### WORK TASK 1
Change "report" to "study" in the news release on lakers and invasive species, and give that release again from "Chicago, IL (May" up to and including "among the lakes.".
### WORK TASK 2
Carry the news release on lakers spreading invasive species in the Great Lakes further, picking up from where it stops.

Chicago, IL (May 31, 2018) –  A new report released today by the Great Waters Research Collaborative has found that lakers — ships that transit solely within Great Lakes waterways — contribute to the spread of aquatic invasive species among the lakes.

Ocean-going cargo vessels have introduced numerous destructive aquatic invasive species, such as zebra mussels and round gobies, into the Great Lakes. Aquatic invasive species have irreparably harmed the Great Lakes ecosystem and cost the region billions of dollars since the late 1980s. Although lakers don’t play a role in bringing aquatic invasive species into the Great Lakes, advocates have long questioned their impact on the spread of these harmful critters. In February, researchers announced the discovery of bloody red shrimp in the Duluth-Superior harbor on Lake Superior. Bloody red shrimp were brought into the Great Lakes via the ballast tanks of ocean-going vessels and first discovered in 2006 in Lakes Michigan and Ontario but had not yet been detected in Lake Superior.

The study documented five non-native species not yet established in western Lake Superior, including “bloody red shrimp” (Hemimysis anomala), in laker ballast water discharged there. It also detected, in uptake water, a species of zooplankton (Paraleptastacus wilsoni) that had not previously been recorded in the Great Lakes. Some of the species found live in harbor sediment and may have escaped routine surveillance. The study did not examine whether or not the collected non-native species might be able to survive or become established in western Lake Superior.

In response to the study’s release, Alliance for the Great Lakes President and CEO Joel Brammeier made the following statement:

“Today’s report confirms a common sense assumption: lakers contribute to the spread of aquatic invasive species around the Great Lakes. As such, all ships operating on the Great Lakes – oceangoing and lakers – must be accountable and stop introducing and spreading the biological pollution that is invasive species.

### DATA SUPPLIED

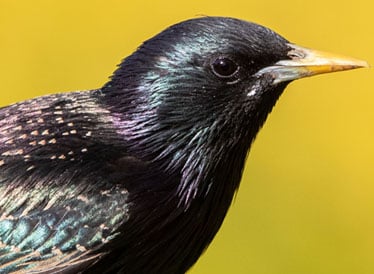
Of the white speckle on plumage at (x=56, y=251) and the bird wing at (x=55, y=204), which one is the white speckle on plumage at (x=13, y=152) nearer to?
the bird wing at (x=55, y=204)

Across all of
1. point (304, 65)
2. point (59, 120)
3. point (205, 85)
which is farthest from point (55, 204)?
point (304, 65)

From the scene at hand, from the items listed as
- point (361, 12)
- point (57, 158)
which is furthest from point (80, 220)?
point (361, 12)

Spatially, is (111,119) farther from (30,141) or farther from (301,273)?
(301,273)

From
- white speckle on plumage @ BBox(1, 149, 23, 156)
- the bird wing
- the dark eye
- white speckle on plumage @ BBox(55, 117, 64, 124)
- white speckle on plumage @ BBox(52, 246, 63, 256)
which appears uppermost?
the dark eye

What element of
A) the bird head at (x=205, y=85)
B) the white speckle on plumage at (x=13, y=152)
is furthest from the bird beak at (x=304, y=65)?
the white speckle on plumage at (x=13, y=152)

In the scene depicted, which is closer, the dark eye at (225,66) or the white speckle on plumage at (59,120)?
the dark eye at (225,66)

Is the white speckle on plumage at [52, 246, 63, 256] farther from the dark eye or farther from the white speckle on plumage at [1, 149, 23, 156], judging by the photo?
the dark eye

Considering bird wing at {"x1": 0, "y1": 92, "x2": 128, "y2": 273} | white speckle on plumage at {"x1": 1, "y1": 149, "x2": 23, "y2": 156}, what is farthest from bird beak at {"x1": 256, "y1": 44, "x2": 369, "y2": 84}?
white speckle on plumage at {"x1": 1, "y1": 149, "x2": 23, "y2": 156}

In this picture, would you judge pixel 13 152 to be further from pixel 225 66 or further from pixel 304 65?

### TASK OUTPUT 1
Chicago, IL (May 31, 2018) –  A new study released today by the Great Waters Research Collaborative has found that lakers — ships that transit solely within Great Lakes waterways — contribute to the spread of aquatic invasive species among the lakes.

### TASK OUTPUT 2
Unfortunately, the shipping industry is united in its lobbying efforts to convince Congress to remove U.S. EPA’s authority to strengthen protections for the Great Lakes from invasive species. While the shipping industry plays a role in the region’s economy by creating jobs and moving goods, it also has a collective responsibility to operate in a way that protects the Great Lakes for all who share them.

We are grateful that the Great Waters Research Collaborative has brought the academic, business, and conservation community together to conduct this scientific study. We also appreciate that the Minnesota Pollution Control Agency required this research as part of its existing ballast water permitting authority under the U.S. Clean Water Act. Sound science is the basis for strong policy to protect our region’s greatest asset: the Great Lakes.

Elected and agency officials must pay attention to this research and ensure that rules are in place requiring the cleanup of ballast water tanks on ocean-going ships and lakers. Without them, the Great Lakes environment and regional economy will continue to be harmed by aquatic invasive species.”